Provided text.
======

Here are five stories and events to start your week from the editors at Military.com:
1. Navy SEAL Killed in Somalia Firefight Identified
Via Lauren King at Stars & Stripes: "The Navy SEAL killed in Somalia last Thursday has been identified as Senior Chief Petty Officer Kyle Milliken of Falmouth, Maine. He was 38. Two other SEALs were also injured in the firefight during a raid targeting a remote al-Shabab compound just outside Mogadishu, a defense official told Stars and Stripes Friday. The official was not authorized to identify the service branch to which the U.S. troops belonged and spoke on condition of anonymity. Milliken is the first American service member killed in action in Somalia in decades, likely since the notorious 1993 Battle of Mogadishu."
2. Cockpit Oxygen Episodes Sideline Navy Pilots Fighting ISIS
Via Hope Hodge Seck at Military.com, reporting from the USS George H. W. Bush aircraft carrier in the Persian Gulf: "The U.S.S. George H. W. Bush in January became the first East Coast-based carrier to deploy with a specialized piece of medical equipment aboard: a hyperbaric chamber, or 'transportable recompression system,' designed to treat pilots who experience hypoxia-like symptoms in the cockpit. Fewer than four months into the deployment, it has already been used twice for that purpose ... And though the aviation community aboard the carrier has found new and innovative ways to treat and detect cockpit incidents, they continue to happen."

======

Records shown.
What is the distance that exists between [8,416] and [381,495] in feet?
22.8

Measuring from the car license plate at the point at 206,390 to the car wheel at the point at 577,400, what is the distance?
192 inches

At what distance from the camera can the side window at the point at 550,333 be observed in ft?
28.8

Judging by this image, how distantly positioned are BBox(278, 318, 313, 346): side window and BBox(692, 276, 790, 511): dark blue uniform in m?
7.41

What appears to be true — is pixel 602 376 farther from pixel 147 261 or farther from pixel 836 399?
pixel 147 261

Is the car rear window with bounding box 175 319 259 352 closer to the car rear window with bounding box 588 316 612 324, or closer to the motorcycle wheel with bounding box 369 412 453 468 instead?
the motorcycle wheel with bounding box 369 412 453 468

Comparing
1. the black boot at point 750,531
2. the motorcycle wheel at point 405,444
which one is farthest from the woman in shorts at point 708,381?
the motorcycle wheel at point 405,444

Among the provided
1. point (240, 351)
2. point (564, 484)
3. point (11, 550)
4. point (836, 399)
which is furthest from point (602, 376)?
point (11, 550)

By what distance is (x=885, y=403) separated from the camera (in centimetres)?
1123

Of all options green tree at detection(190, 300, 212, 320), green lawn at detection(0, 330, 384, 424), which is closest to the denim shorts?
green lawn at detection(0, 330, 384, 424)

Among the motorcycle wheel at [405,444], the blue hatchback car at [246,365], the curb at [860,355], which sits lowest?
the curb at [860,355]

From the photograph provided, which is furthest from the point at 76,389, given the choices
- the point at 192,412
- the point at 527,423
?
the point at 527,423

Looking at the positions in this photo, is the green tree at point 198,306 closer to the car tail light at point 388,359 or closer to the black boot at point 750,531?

======

What this exercise asks.
- 1) According to the Military.com roundup, how many times had the hyperbaric chamber aboard the USS George H. W. Bush been used to treat pilots with hypoxia-like symptoms?
- 2) Name every person identified by name in the Military.com roundup, leaving out the name of the ship.
- 3) Carry on the Military.com roundup from its final sentence.
The data have no connection to the Military.com roundup.

Answers for each item.
- 1) Twice, fewer than four months into the deployment.

- 2) Lauren King, Kyle Milliken, Hope Hodge Seck

- 3)
3. Army Kills Contract for Shoulder-Fired Airburst Weapon
Via Matthew Cox at Military.com: "U.S. Army's senior leadership has ended an agreement with Orbital ATK Inc. that spanned two decades over the XM25 25mm airburst weapon, a move that could put the troubled weapon system's future into jeopardy. The service's XM25 Counter-Defilade Target Engagement System is a semi-automatic, shoulder-fired weapon that fires 25mm high-explosive, air-bursting ammunition. Nicknamed 'the Punisher' and designed by Orbital ATK and Heckler & Koch, XM25 has long been the Army's attempt to field a 'leap-ahead' weapon designed to give infantry units a decisive edge against enemies hiding behind cover."
4. Army Secretary Nominee Withdraws Amid Fierce Opposition
Via Oriana Pawlyk at Military.com: "The Republican state senator from Tennessee picked by President Donald Trump to be Army secretary has withdrawn from consideration. Mark Green quickly saw opposition from Democrats who became worried his personal views wouldn't bode well for soldiers or potential recruits. A few Republicans, such as Senate Armed Services Committee Chairman John McCain, also noted their concern. Sen. Tammy Duckworth, a Democrat from Illinois, said in a statement that had Green been confirmed, it 'would send the wrong message to brave and selfless Americans who simply wish to serve their nation.'"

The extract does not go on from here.